Format every line of the rows below as a JSON list of strings, one string per line, with blank lines dropped. Leave the pictures out of the list.

--- Begin ---

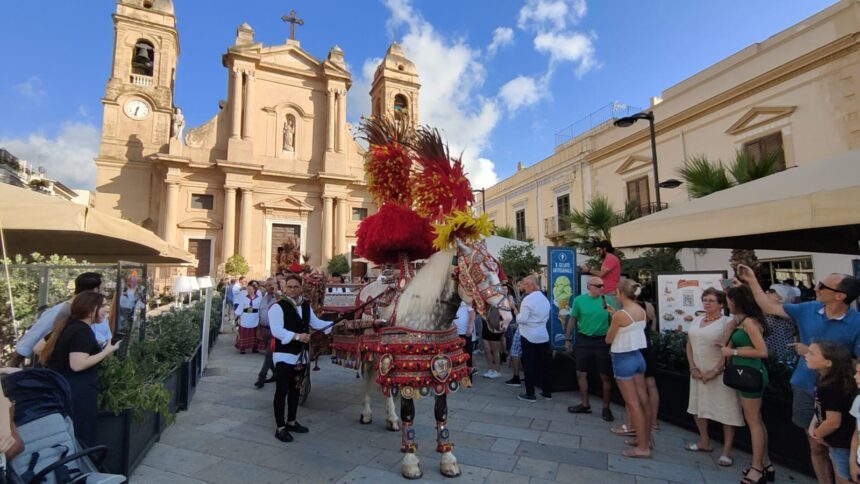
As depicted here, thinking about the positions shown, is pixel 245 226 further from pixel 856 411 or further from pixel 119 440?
pixel 856 411

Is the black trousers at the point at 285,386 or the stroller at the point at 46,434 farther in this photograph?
the black trousers at the point at 285,386

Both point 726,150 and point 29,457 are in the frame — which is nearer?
point 29,457

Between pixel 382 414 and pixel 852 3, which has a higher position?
pixel 852 3

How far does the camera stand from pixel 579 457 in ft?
13.3

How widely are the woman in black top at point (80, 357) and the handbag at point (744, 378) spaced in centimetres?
508

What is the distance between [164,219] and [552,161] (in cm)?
2164

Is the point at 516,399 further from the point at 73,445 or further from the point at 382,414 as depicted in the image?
the point at 73,445

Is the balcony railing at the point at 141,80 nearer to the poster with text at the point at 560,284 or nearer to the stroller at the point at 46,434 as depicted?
the poster with text at the point at 560,284

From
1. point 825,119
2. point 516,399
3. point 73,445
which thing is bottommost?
point 516,399

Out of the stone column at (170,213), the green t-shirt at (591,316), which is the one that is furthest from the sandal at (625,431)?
the stone column at (170,213)

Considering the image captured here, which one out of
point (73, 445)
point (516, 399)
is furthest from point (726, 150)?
point (73, 445)

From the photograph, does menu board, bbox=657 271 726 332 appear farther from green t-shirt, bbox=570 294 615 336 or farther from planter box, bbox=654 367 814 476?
planter box, bbox=654 367 814 476

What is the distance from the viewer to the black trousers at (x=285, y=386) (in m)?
4.45

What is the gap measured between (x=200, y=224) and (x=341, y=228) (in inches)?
305
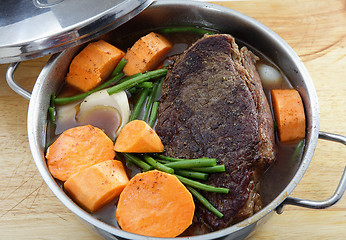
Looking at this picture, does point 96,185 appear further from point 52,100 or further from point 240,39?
point 240,39

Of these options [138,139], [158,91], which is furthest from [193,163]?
[158,91]

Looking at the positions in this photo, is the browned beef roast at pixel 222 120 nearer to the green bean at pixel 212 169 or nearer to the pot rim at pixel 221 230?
the green bean at pixel 212 169

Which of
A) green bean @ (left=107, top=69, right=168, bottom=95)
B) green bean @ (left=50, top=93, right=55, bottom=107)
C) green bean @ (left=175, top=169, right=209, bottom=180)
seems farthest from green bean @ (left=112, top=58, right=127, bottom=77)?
green bean @ (left=175, top=169, right=209, bottom=180)

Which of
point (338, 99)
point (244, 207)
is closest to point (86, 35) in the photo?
point (244, 207)

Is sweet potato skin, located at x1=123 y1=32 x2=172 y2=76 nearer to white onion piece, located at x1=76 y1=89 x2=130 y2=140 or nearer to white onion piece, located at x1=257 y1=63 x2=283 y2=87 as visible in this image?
white onion piece, located at x1=76 y1=89 x2=130 y2=140

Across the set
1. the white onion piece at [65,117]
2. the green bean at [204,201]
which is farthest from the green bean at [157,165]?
the white onion piece at [65,117]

--- End ---

*Reply to the exercise*.
[
  "As depicted here, thinking about the positions shown, is pixel 245 226 further from pixel 856 411 or further from pixel 119 440?",
  "pixel 856 411",
  "Is the black trousers at the point at 285,386 or the stroller at the point at 46,434 farther in this photograph?",
  "the black trousers at the point at 285,386",
  "Both point 726,150 and point 29,457 are in the frame — which is nearer?",
  "point 29,457",
  "Between pixel 382 414 and pixel 852 3, which has a higher position?",
  "pixel 852 3",
  "How far does the camera stand from pixel 579 457 in ft?",
  "13.3",
  "How widely are the woman in black top at point (80, 357) and the handbag at point (744, 378) spaced in centimetres?",
  "508",
  "What is the distance between [164,219] and [552,161] (in cm)?",
  "2164",
  "Is the point at 516,399 further from the point at 73,445 or further from the point at 382,414 as depicted in the image?",
  "the point at 73,445",
  "Is the balcony railing at the point at 141,80 nearer to the poster with text at the point at 560,284 or nearer to the stroller at the point at 46,434 as depicted?",
  "the poster with text at the point at 560,284",
  "From",
  "1. point 825,119",
  "2. point 516,399",
  "3. point 73,445",
  "which thing is bottommost?",
  "point 516,399",
  "Out of the stone column at (170,213), the green t-shirt at (591,316), which is the one that is furthest from the sandal at (625,431)?",
  "the stone column at (170,213)",
  "Considering the image captured here, which one out of",
  "point (73, 445)",
  "point (516, 399)",
  "is furthest from point (726, 150)?",
  "point (73, 445)",
  "From the photograph, does menu board, bbox=657 271 726 332 appear farther from green t-shirt, bbox=570 294 615 336 or farther from planter box, bbox=654 367 814 476?",
  "planter box, bbox=654 367 814 476",
  "What is the distance from the viewer to the black trousers at (x=285, y=386) (in m)?",
  "4.45",
  "What is the gap measured between (x=200, y=224) and (x=341, y=228) (in inches)?",
  "305",
  "Looking at this picture, does point 96,185 appear further from point 52,100 or further from point 240,39?",
  "point 240,39",
  "Of these options [138,139], [158,91], which is furthest from [193,163]?",
  "[158,91]",
  "Looking at the positions in this photo, is the browned beef roast at pixel 222 120 nearer to the green bean at pixel 212 169 or nearer to the pot rim at pixel 221 230?",
  "the green bean at pixel 212 169",
  "Which of",
  "A) green bean @ (left=107, top=69, right=168, bottom=95)",
  "B) green bean @ (left=50, top=93, right=55, bottom=107)",
  "C) green bean @ (left=175, top=169, right=209, bottom=180)",
  "seems farthest from green bean @ (left=112, top=58, right=127, bottom=77)?",
  "green bean @ (left=175, top=169, right=209, bottom=180)",
  "Which of",
  "point (338, 99)",
  "point (244, 207)",
  "is closest to point (86, 35) in the photo?",
  "point (244, 207)",
  "Is sweet potato skin, located at x1=123 y1=32 x2=172 y2=76 nearer to white onion piece, located at x1=76 y1=89 x2=130 y2=140 or nearer to white onion piece, located at x1=257 y1=63 x2=283 y2=87 as visible in this image?",
  "white onion piece, located at x1=76 y1=89 x2=130 y2=140",
  "Across the set",
  "1. the white onion piece at [65,117]",
  "2. the green bean at [204,201]",
  "which is farthest from the green bean at [157,165]?",
  "the white onion piece at [65,117]"
]